Dataset entries -
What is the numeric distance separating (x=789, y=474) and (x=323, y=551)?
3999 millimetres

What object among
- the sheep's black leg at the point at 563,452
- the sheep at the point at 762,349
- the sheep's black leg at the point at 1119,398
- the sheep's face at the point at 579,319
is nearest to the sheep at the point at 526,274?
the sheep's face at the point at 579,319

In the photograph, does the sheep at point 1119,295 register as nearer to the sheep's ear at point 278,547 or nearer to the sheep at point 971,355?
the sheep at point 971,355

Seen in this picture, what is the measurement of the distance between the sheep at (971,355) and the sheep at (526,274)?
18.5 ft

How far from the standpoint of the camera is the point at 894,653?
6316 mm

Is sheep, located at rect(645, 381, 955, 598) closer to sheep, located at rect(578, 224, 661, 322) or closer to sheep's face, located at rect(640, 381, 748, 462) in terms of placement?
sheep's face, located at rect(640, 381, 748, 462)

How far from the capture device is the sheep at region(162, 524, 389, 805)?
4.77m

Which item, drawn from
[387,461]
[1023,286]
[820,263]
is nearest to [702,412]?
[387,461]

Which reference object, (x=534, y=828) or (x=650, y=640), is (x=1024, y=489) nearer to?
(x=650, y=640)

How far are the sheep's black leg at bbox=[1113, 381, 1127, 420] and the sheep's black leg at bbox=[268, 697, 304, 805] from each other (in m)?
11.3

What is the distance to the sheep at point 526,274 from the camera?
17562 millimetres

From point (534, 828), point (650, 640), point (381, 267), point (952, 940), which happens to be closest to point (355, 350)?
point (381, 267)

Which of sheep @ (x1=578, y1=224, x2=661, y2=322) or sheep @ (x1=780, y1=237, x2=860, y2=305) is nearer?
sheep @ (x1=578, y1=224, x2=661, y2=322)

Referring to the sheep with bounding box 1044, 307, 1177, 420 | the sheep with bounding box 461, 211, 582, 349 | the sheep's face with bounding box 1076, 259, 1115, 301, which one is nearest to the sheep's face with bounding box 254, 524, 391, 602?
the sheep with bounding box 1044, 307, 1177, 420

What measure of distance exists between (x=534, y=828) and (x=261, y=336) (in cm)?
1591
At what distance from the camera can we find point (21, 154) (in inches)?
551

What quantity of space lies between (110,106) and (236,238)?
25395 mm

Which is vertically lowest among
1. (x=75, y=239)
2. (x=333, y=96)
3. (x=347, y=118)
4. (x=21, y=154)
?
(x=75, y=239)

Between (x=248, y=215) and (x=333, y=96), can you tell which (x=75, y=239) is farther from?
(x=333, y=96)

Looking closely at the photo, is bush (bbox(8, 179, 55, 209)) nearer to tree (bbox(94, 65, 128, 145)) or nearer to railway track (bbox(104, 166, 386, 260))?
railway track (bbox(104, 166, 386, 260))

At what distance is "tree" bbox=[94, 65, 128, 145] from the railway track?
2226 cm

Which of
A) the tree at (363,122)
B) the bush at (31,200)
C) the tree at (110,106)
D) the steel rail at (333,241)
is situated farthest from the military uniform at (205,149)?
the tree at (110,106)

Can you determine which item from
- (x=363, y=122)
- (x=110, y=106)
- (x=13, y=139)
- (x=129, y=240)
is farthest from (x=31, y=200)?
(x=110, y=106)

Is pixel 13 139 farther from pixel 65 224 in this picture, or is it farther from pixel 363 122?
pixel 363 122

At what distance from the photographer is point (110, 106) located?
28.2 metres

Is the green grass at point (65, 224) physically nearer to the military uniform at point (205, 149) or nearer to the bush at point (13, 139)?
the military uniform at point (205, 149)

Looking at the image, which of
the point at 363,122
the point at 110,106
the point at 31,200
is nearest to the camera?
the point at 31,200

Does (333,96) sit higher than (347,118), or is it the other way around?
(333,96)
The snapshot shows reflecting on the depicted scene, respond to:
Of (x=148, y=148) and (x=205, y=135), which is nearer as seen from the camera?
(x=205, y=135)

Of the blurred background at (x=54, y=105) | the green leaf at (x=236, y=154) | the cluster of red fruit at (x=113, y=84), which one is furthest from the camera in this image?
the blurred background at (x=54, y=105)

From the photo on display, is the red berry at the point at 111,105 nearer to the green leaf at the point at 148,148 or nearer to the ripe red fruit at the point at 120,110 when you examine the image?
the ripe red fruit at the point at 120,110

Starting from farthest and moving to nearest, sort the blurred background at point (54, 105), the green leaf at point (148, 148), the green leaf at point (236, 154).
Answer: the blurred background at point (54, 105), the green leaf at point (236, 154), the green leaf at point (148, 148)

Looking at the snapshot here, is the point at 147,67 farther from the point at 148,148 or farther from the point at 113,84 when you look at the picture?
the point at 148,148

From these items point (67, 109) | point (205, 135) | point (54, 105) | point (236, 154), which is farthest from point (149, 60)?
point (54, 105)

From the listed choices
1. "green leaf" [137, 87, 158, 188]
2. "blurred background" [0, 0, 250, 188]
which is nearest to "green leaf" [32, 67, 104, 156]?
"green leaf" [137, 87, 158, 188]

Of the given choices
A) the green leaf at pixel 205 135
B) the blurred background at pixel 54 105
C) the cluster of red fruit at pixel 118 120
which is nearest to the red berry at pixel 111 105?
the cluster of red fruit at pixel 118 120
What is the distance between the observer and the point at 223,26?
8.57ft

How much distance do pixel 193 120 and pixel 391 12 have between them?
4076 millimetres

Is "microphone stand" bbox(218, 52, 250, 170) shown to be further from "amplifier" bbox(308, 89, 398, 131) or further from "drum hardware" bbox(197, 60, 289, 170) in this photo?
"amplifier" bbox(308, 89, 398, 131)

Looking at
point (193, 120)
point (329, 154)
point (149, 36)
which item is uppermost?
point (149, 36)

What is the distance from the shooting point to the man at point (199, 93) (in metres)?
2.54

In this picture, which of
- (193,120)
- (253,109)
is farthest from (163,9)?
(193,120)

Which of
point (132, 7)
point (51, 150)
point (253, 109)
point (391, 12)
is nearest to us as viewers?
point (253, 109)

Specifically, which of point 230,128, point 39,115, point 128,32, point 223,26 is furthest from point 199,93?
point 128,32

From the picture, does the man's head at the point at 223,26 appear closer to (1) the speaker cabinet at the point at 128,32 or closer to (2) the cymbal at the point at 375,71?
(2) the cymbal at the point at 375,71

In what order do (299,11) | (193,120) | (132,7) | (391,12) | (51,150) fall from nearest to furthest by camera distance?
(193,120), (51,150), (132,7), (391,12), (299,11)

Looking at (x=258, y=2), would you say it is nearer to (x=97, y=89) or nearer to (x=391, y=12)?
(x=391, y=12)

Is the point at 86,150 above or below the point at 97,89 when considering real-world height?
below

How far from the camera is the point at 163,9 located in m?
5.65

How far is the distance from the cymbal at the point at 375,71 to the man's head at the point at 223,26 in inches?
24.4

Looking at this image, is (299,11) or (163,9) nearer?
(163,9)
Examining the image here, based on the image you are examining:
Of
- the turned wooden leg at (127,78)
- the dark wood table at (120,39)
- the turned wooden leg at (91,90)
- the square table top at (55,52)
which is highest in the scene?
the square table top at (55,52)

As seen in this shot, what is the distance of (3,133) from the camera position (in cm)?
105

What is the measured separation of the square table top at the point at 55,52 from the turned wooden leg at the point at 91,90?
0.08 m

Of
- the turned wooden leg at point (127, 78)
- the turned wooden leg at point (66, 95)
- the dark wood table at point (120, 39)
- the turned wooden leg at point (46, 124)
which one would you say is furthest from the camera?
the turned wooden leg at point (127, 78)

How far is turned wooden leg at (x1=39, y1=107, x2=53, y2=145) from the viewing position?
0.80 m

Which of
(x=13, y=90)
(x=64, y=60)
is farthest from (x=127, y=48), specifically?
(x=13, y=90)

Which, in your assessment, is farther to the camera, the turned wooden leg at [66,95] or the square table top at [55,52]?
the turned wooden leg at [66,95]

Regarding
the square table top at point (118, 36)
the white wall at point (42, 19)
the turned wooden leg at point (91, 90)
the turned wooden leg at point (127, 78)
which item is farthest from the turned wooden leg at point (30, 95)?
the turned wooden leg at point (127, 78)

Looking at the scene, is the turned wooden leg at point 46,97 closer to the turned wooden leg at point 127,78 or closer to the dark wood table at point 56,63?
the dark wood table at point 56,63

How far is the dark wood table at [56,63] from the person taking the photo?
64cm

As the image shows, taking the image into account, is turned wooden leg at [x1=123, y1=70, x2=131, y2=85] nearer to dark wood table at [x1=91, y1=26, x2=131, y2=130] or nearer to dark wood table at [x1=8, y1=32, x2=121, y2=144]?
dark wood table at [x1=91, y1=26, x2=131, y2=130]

Task prompt -
Count the lines in the rows above that contain the word "here", and reply with the number alone.

Exercise response -
2